One of the most appalling things that I experienced during pregnancy was having my belly rubbed by an absolute stranger in the subway. Like I was a Buddha. Since when has it become socially acceptable to randomly caress a strange person’s body? I can be pretty superstitious sometimes, but I didn’t realize that many people actually believe that it will bring them good luck to touch a fertile body. Maybe that person on the subway was down on their luck, or maybe they were struggling with infertility, and my belly somehow brought them hope. Either way, I will forgive them their indiscretion. I have reason to sympathize with those who experience the pain of infertility.
Rewind to one year prior, hubby and I had decided we were ready to start a family.

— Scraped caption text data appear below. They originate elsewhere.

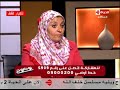 بوضوح للكبار فقط د. هبة قطب ترد علي المتزوجين المشاهدين للأفلام الجنسية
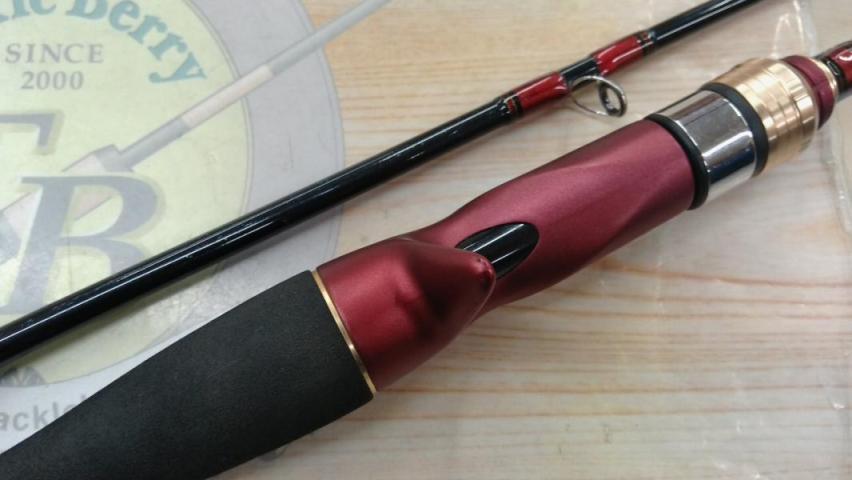 アナリスター ライトゲーム73 H-190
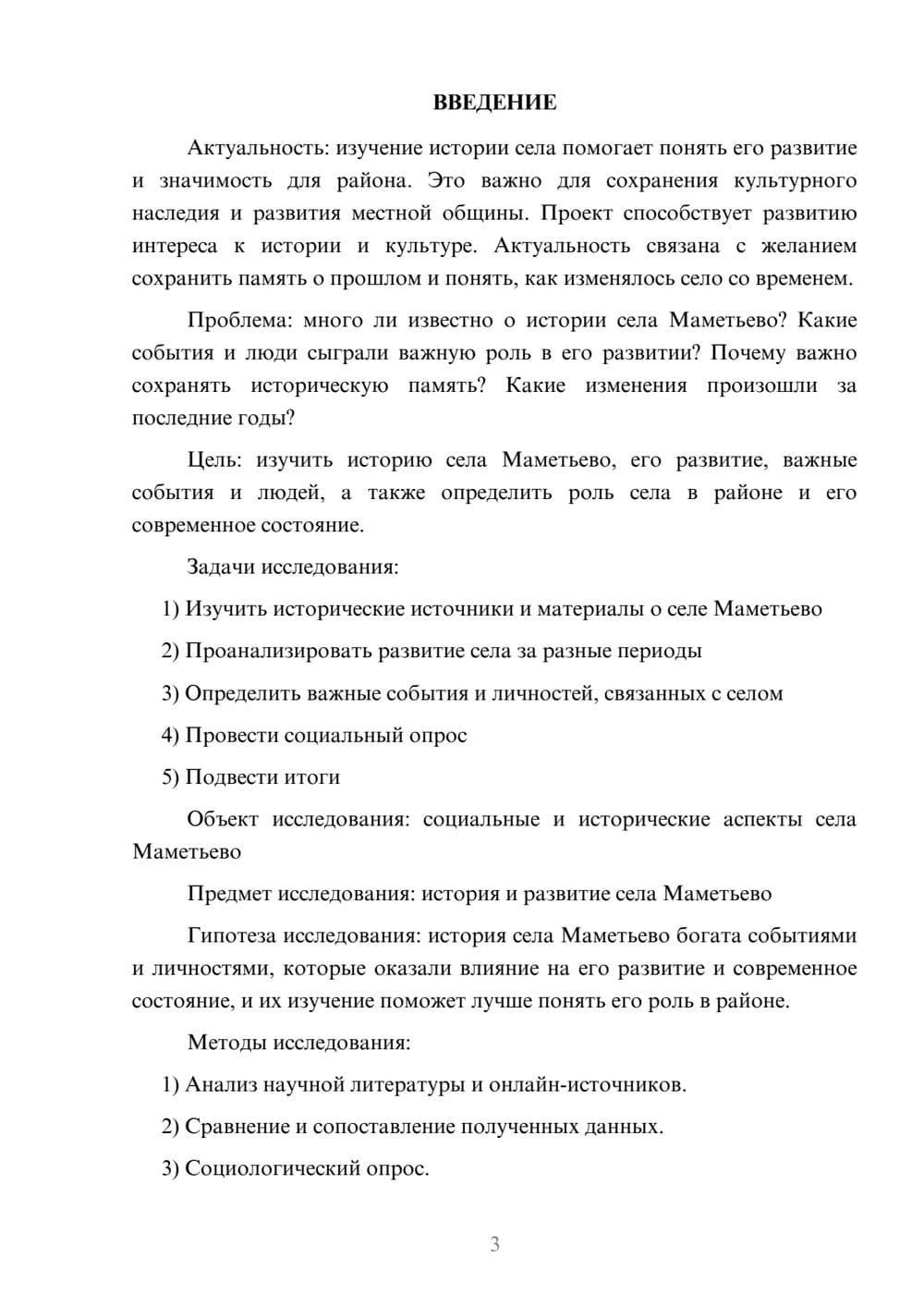 Предпросмотр проекта 3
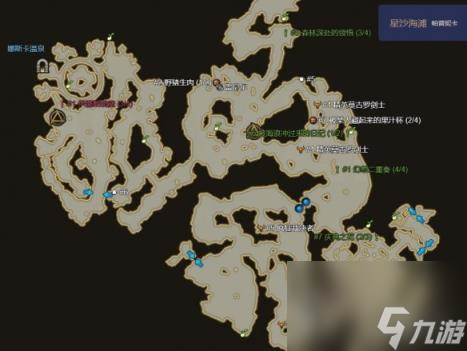 命运方舟星沙海滩摩可可位置攻略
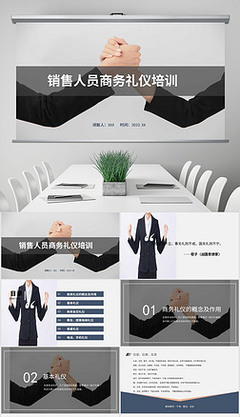 产品推广宣传活动策划营销方案内容型PPT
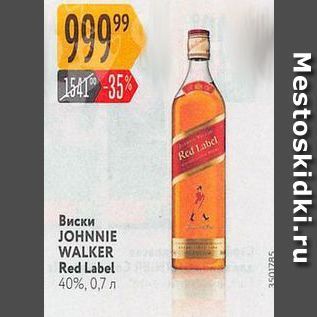 Акция - Виски JOHNNIE WALKER Red Label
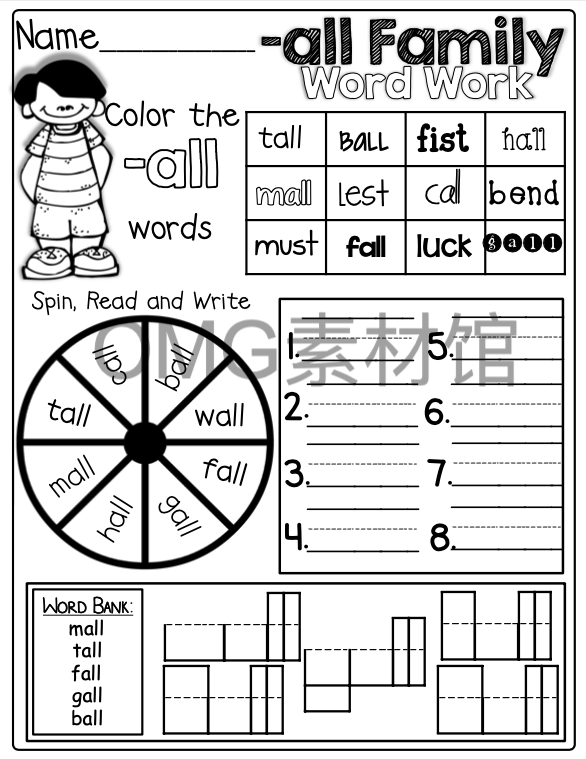 2-CVCC Word Family Word Work_inside_02.png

Only one problem, hubby had been delaying a small and relatively simple procedure that was necessary before we could conceive. Upon my insistence, he went off the the doctor to make the appropriate arrangements. It was lucky he did, because they caught the cancer quickly and removed one of his testicles. It was all a bit of a blur, we were told that testicular cancer often spreads quickly, that there was the option to bank sperm because radiation and chemotherapy would affect his fertility. We were crushed, and waited anxiously for several weeks for the results of his tests. And then by some miracle, it was declared that he was cancer-free. The cancer had not spread, and the lump that was removed was an incredibly rare form of cancer that was extremely unlikely to become malignant.
He would need to have routine testing done of course, but we breathed a sigh of relief that nothing terrible would happen to him, and for a moment we forgot about having babies.

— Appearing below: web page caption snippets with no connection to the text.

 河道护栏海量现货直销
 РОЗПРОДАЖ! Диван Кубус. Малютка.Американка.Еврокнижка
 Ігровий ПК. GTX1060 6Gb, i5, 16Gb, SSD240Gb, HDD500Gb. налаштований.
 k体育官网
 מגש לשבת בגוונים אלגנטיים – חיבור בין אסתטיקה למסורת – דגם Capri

The whole experience brought us closer together than ever, and at the time we were not married yet. He proposed on Valentine’s Day, while ice-skating at a quaint, outdoor rink with a gorgeous view of Toronto’s harbour front. We had a vacation planned that month to Cozumel in Mexico, and when we learned that the Mayan ruins there were dedicated to Ixchel, the Mayan goddess of fertility, we started wondering if babies were in the cards for us. We did a bit of reading and learned that in ancient times, many Mayan women from the mainland would pilgrimage to the shrine of the goddess at some point in their lives to ask for fertility, not just for themselves, but also for crops and prosperity. We decided that we would make a point of visiting the San Gervasio ruins during our trip, and upon arrival in Mexico, we became acquainted with a very friendly tour guide of Mayan descent! He explained to us that on these pilgrimages, people would bring an offering for the goddess, usually something made of corn. So for the next few days before we had planned to visit the ruins, we were on a mission to find a corn-husk doll, or really anything made of corn, but it proved to be a more challenging task than we had anticipated.

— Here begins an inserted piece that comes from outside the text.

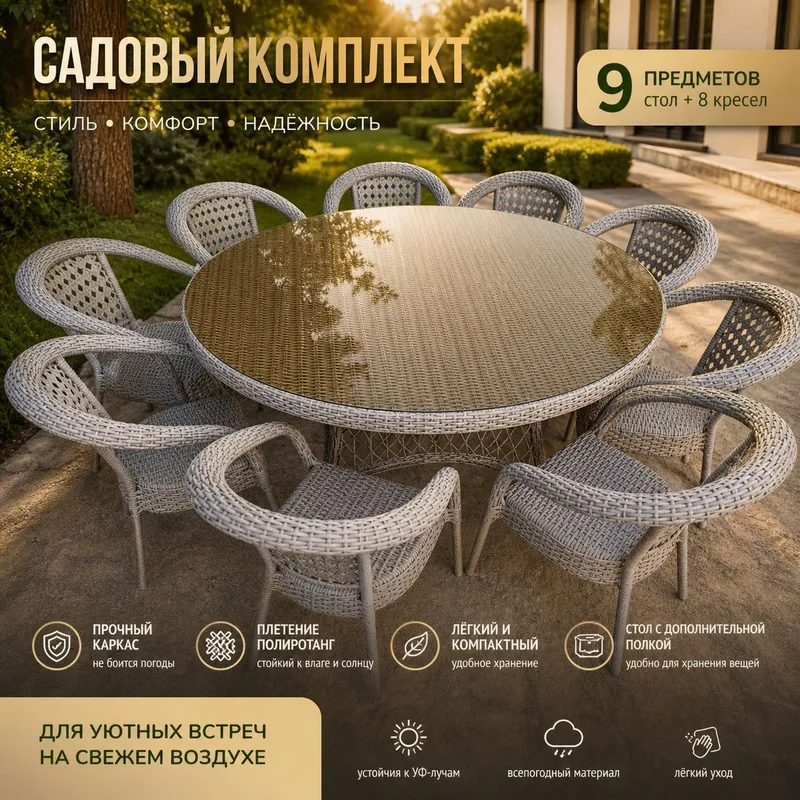 To'qilgan Ratan mebellar ||| Плетенная мебель для двора для 8 человек 1 To'qilgan Ratan mebellar ||| Плетенная мебель для двора для 8 человек 1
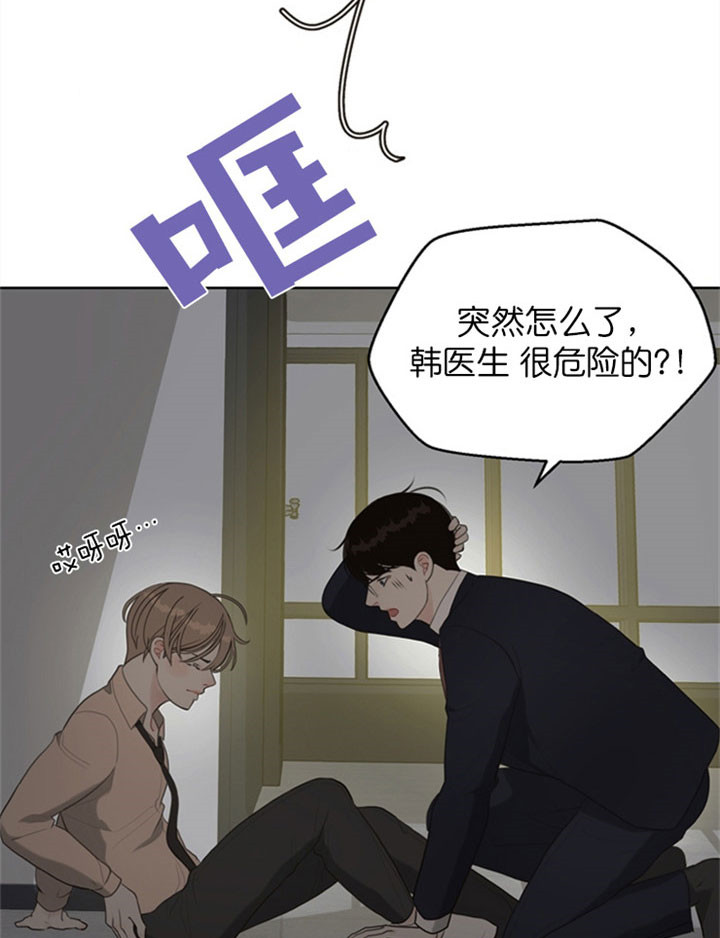 第20话_你以为很容易么11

On the morning that we had planned our pilgrimage, we were still without an offering, and were pretty bummed about it. While we sat in the resort’s breakfast buffet contemplating our future, we discovered that the buffet had those adorable personal-sized cereal boxes and we decided that the Mexican version of ‘Corn Pops’ would do in a pinch. We set off to the ruins and had a magical experience learning about the amazing structures there, but were disappointed to find that the small building that was specifically dedicated to the goddess of fertility was closed to tourists due to vandalism! Our only option was to toss our Mexican Corn Pops into the small window and hope that our offering would be carried to the heavens by the birds. We sat on the steps holding each other and prayed with every fibre of our being for a baby, and nine months later, we gazed into the eyes of our beautiful baby boy!
Considering our disadvantage having only one testicle to work with, and that I was still breastfeeding our baby boy, you can imagine our surprise when we discovered I was pregnant four months later with our daughter! Our friends and family would jokingly attribute our ‘Irish twins’ to super-sperm, or they would imply that we must be sex-crazed maniacs to beat the odds. Maybe they were right. Or maybe our prayers were answered, and the Mayans had it right. Either way, we got lucky. More than once. I feel incredibly blessed when I look at my little people, and my heart bleeds for anyone who truly struggles with infertility. I can’t possibly imagine what that means for some people, but I can certainly understand how people would go to great lengths to bring a child into the world. If I am willing to go to another country and pray on the doorstep of an ancient and foreign god, then who am I to judge the stranger in the subway who finds hope in the promise of new life?